**Supplied text**

----------

To use a Calcite-based engine, please make sure that the Calcite module libraries are in a classpath.
=== Standalone Mode
When starting a standalone node, move `optional/ignite-calcite` folder to the `libs` folder before running `ignite.{sh|bat}` script. In this case, the content of the module folder is added to the classpath.
=== Maven Configuration
If you are using Maven to manage dependencies of your project, you can add Calcite module dependency as follows: Replace `${ignite.version}` with the actual Apache Ignite version you are interested in:
[tabs]
--
tab:XML[]
[source,xml]
----
<dependency>
<groupId>org.apache.ignite</groupId>
<artifactId>ignite-calcite</artifactId>
<version>${ignite.version}</version>
</dependency>
----
--
== Configuring Query Engines
To enable engine, add the explicit `CalciteQueryEngineConfiguration` instance to the `SqlConfiguration.QueryEnginesConfiguration` property.
Below is a configuration example of two configured query engines (H2-based and Calcite-based engines) where the Calcite-based engine is chosen as a default one:
[tabs]
--
tab:XML[]
[source,xml]
----
<bean class="org.apache.ignite.configuration.IgniteConfiguration">
<property name="sqlConfiguration">
<bean class="org.apache.ignite.configuration.SqlConfiguration">
<property name="queryEnginesConfiguration">
<list>
<bean class="org.apache.ignite.indexing.IndexingQueryEngineConfiguration">
<property name="default" value="false"/>
</bean>
<bean class="org.apache.ignite.calcite.CalciteQueryEngineConfiguration">
<property name="default" value="true"/>
</bean>
</list>
</property>
</bean>
</property>
...
</bean>
----
tab:Java[]
[source,java]
----
IgniteConfiguration cfg = new IgniteConfiguration().setSqlConfiguration(
new SqlConfiguration().setQueryEnginesConfiguration(
new IndexingQueryEngineConfiguration(),
new CalciteQueryEngineConfiguration().setDefault(true)
)
);
----
--
== Routing Queries to Query Engine
Normally, all queries are routed to the query engine that is configured by default. If more than one engine is configured through `queryEnginesConfiguration`, it's possible to use another engine instead of the one configured default for individual queries or for the whole connection.

----------

[Coordinate annotation lines]
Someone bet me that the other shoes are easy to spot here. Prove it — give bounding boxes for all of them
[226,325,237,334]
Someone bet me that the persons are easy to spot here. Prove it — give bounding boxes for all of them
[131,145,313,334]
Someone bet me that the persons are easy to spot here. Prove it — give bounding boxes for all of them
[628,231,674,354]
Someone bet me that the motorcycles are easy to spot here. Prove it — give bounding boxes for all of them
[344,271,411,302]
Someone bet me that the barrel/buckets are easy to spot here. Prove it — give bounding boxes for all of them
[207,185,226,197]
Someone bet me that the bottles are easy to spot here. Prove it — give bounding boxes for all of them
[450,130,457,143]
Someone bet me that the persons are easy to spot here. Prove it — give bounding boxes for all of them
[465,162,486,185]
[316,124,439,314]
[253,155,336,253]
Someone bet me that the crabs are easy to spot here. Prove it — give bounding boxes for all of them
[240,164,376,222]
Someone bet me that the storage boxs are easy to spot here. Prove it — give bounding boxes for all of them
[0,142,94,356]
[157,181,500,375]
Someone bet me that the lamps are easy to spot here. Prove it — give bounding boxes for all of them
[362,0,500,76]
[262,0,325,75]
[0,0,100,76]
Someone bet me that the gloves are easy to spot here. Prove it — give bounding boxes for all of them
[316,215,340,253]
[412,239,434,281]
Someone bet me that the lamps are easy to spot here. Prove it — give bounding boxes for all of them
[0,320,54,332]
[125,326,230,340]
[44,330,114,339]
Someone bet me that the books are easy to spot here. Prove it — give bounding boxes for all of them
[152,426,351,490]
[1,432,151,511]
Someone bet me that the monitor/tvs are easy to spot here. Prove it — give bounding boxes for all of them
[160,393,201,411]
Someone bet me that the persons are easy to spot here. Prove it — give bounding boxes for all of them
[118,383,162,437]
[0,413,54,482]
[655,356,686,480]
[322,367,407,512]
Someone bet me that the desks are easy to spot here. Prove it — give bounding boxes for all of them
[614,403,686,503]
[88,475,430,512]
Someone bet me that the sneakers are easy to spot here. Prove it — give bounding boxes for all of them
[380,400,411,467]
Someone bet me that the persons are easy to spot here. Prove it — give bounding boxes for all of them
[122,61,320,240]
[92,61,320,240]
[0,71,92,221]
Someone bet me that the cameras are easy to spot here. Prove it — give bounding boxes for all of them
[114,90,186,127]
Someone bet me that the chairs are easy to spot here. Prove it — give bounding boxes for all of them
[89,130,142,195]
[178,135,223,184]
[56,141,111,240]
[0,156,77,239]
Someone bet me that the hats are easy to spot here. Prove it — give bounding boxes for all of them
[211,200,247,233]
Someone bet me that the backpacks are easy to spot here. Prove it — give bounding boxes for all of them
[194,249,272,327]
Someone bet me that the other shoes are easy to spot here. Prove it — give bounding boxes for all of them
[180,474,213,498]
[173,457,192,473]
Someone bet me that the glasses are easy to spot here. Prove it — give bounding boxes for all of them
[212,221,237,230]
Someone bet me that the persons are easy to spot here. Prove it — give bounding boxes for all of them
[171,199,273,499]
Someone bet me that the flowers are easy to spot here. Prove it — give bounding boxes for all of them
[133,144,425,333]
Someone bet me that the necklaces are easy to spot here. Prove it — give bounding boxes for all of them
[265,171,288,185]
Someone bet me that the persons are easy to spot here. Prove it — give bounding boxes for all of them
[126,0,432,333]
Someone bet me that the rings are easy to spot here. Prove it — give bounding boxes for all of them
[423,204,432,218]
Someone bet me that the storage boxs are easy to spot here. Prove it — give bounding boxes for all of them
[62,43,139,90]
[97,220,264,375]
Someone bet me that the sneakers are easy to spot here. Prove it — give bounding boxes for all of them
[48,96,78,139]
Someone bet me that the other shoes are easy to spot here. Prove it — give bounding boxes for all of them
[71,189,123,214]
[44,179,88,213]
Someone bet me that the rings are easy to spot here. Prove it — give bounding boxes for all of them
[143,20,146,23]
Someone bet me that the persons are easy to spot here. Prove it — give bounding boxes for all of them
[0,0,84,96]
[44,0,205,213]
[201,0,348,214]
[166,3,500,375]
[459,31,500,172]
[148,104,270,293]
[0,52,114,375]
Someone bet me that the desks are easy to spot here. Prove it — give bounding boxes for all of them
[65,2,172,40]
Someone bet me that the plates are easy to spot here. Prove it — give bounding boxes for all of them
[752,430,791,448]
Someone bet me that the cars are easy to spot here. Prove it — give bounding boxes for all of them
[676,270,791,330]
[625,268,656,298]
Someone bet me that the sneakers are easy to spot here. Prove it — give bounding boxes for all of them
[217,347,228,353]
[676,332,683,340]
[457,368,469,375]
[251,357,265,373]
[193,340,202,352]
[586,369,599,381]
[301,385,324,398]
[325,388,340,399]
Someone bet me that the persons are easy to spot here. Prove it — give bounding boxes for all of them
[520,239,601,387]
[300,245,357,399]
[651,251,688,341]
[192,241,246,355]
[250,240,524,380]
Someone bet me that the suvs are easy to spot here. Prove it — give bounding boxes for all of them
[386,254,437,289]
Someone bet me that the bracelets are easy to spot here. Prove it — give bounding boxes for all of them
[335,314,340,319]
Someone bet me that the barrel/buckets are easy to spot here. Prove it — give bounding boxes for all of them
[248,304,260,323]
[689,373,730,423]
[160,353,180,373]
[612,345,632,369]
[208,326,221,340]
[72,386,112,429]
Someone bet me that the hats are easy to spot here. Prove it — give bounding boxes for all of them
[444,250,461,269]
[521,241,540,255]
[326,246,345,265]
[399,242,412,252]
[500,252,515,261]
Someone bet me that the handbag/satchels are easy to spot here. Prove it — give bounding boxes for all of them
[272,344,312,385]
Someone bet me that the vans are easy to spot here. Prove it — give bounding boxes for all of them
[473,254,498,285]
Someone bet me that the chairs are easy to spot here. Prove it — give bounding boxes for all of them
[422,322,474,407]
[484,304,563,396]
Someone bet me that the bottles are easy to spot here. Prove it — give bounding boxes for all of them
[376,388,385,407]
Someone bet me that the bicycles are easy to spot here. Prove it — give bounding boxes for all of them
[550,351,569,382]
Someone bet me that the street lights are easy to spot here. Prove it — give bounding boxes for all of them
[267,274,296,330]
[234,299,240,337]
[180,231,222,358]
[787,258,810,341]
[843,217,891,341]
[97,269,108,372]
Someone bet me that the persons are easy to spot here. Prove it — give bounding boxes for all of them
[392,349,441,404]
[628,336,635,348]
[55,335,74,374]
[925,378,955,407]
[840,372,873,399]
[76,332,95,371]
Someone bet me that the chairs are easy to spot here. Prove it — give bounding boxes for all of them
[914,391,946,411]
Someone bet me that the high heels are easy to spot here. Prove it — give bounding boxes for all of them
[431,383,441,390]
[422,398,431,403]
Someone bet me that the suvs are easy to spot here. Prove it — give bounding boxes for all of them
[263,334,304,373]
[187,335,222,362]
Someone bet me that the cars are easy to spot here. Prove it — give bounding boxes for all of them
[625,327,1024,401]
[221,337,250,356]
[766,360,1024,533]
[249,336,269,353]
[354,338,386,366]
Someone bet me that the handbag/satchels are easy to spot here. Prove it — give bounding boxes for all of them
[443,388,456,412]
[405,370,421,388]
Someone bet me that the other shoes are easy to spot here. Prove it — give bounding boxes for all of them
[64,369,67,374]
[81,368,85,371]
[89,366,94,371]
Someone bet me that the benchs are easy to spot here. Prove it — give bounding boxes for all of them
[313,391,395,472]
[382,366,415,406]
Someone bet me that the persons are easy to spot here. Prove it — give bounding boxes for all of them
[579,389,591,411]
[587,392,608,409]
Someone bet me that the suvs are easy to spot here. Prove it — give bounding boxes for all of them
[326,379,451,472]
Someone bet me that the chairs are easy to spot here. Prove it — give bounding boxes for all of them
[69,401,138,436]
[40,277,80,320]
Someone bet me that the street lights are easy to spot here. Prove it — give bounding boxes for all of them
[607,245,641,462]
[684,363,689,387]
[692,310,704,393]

----------

**Stated goal**
Answer these questions from the Calcite engine text:
1. When starting a standalone node, which folder should be moved to the `libs` folder?
2. In the Maven dependency, what value is given for `artifactId`?
3. To which engine are queries normally routed?
These lines have no connection to the Calcite engine text.

**Output of the task**
1. The `optional/ignite-calcite` folder.
2. `ignite-calcite`.
3. To the query engine that is configured by default.